Don’t expect GPT-5 quality. This is an open model in the 4-70B range. Calibrate your expectations accordingly. It’s great for multilingual tasks, summarization, translation, and general Q&A. It’s not going to ace complex multi-step reasoning or advanced code generation.
The 4B model is surprisingly capable. The v1.1 4B was trained using pre-training distillation from the 8B model, which means it punches above its weight for its parameter count. For development and testing, start here.
Quantized checkpoints are official.
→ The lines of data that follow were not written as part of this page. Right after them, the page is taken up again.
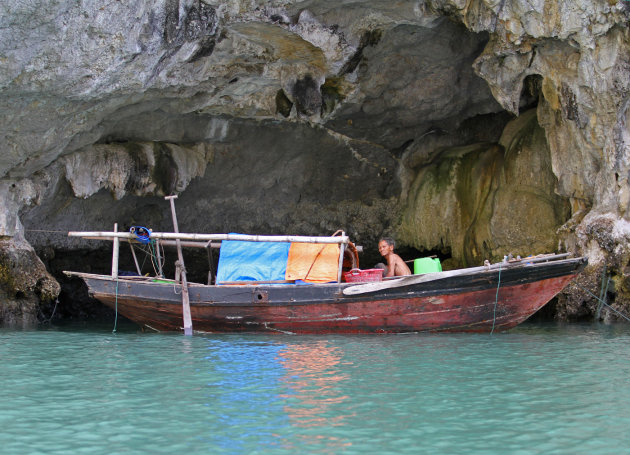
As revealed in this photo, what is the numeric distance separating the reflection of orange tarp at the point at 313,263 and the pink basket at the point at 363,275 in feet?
0.91

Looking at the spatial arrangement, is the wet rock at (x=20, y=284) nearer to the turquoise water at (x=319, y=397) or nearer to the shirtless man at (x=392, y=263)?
the turquoise water at (x=319, y=397)

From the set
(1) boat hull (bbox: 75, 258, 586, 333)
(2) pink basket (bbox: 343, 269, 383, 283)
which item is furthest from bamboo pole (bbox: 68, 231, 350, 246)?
(1) boat hull (bbox: 75, 258, 586, 333)

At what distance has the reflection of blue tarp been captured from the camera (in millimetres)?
10961

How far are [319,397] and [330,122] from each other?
31.4 feet

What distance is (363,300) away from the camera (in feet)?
33.9

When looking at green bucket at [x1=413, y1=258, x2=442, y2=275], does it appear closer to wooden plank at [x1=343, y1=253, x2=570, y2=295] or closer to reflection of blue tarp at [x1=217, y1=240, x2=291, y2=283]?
wooden plank at [x1=343, y1=253, x2=570, y2=295]

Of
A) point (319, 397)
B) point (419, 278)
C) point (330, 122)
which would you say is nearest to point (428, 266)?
point (419, 278)

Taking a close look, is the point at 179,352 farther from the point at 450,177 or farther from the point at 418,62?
the point at 450,177

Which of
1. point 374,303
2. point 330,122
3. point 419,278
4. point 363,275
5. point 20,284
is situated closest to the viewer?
point 419,278

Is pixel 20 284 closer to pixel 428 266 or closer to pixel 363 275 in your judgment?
pixel 363 275

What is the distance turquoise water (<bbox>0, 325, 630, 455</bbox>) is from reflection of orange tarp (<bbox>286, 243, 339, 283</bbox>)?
1663 mm

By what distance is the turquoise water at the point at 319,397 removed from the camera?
473cm

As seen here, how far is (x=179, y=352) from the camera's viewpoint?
28.1ft

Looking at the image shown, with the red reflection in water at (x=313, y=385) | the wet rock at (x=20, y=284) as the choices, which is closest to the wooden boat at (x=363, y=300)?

Unlike most open models where you rely on community quantizations, the Apertus team provides their own quantization-aware distilled checkpoints. Use these over third-party quantizations when available.
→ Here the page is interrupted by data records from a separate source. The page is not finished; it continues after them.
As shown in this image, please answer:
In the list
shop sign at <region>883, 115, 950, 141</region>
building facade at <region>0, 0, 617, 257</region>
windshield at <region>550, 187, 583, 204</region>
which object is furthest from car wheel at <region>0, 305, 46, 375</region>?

Model identifiers reference
Here’s a quick reference for all the HuggingFace model IDs you’ll need:
| Model | HuggingFace ID |
|---|---|
| 0.5B Instruct | swiss-ai/Apertus-v1.1-0.5B-Instruct |
| 1.5B Instruct | swiss-ai/Apertus-v1.1-1.5B-Instruct |
| 4B Instruct | swiss-ai/Apertus-v1.1-4B-Instruct |
| 8B Instruct | swiss-ai/Apertus-8B-Instruct-2509 |
| 70B Instruct | swiss-ai/Apertus-70B-Instruct-2509 |
| 8B FP8 (vLLM) | swiss-ai/Apertus-8B-Instruct-2509-vLLM-FP8 |
| 70B FP8 (vLLM) | swiss-ai/Apertus-70B-Instruct-2509-vLLM-FP8 |
| 4B INT4 (MLX) | swiss-ai/Apertus-v1.1-4B-Instruct-MLX-INT4 |
| 8B INT4 (MLX) | swiss-ai/Apertus-8B-Instruct-2509-MLX-INT4 |
FAQ
Can I run Apertus on a MacBook?
Yes. The 0.5B runs on any Mac. The 4B with INT4 quantization uses about 3GB and runs well on any Apple Silicon Mac. The 8B with INT4 is comfortable on M2 Pro/Max with 32GB+ unified memory. The 70B isn’t realistic on a Mac unless you have an M2 Ultra with 192GB.
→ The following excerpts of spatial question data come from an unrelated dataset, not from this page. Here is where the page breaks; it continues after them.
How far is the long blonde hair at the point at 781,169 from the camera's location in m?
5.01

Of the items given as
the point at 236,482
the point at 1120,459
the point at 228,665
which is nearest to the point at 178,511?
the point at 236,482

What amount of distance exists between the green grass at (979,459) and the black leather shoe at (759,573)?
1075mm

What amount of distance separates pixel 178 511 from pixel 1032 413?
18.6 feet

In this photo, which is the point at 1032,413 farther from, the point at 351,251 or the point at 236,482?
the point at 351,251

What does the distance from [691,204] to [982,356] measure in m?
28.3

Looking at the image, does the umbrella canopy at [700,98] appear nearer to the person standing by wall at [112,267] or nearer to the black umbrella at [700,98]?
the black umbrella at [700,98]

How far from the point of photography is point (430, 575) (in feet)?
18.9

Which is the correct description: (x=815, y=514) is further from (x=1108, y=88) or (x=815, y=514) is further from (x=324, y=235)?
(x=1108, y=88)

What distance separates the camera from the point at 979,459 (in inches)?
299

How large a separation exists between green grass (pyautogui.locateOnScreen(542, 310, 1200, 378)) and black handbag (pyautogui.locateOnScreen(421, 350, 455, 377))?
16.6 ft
Do I need to request access or sign up for anything?
No. All models are publicly available on HuggingFace. Just pip install transformers and load the model. No gating, no access requests, no API keys.
How fast is inference on consumer hardware?
On an RTX 4090 with the 4B model at BF16, expect around 50-80 tokens per second. With FP8 quantization, you can push that higher. The 8B model on the same card does roughly 30-50 tok/s. On Apple Silicon M3 Max with the INT4 4B model, expect 20-40 tok/s depending on context length.
Is there an Ollama model for Apertus?
As of June 2026, Apertus isn’t in the default Ollama library. However, you can use Docker’s model runner (docker model run) which supports HuggingFace models directly. You can also convert the model to GGUF format manually for use with llama.cpp or Ollama, but the official quantized checkpoints via Transformers or vLLM are a better path.
Can I serve Apertus behind an API for my team?
Absolutely. vLLM gives you a production-ready OpenAI-compatible API with a single command. Point your existing OpenAI SDK code at it and things just work. For higher availability, put it behind a load balancer and run multiple vLLM instances.
What’s the context window size?
The v1.1 models (0.5B, 1.5B, 4B) support 4096 token sequences. The 8B and 70B models also use 4096 tokens by default. This is shorter than some competitors, so plan accordingly for long-document tasks. You may need chunking strategies for documents that exceed this limit.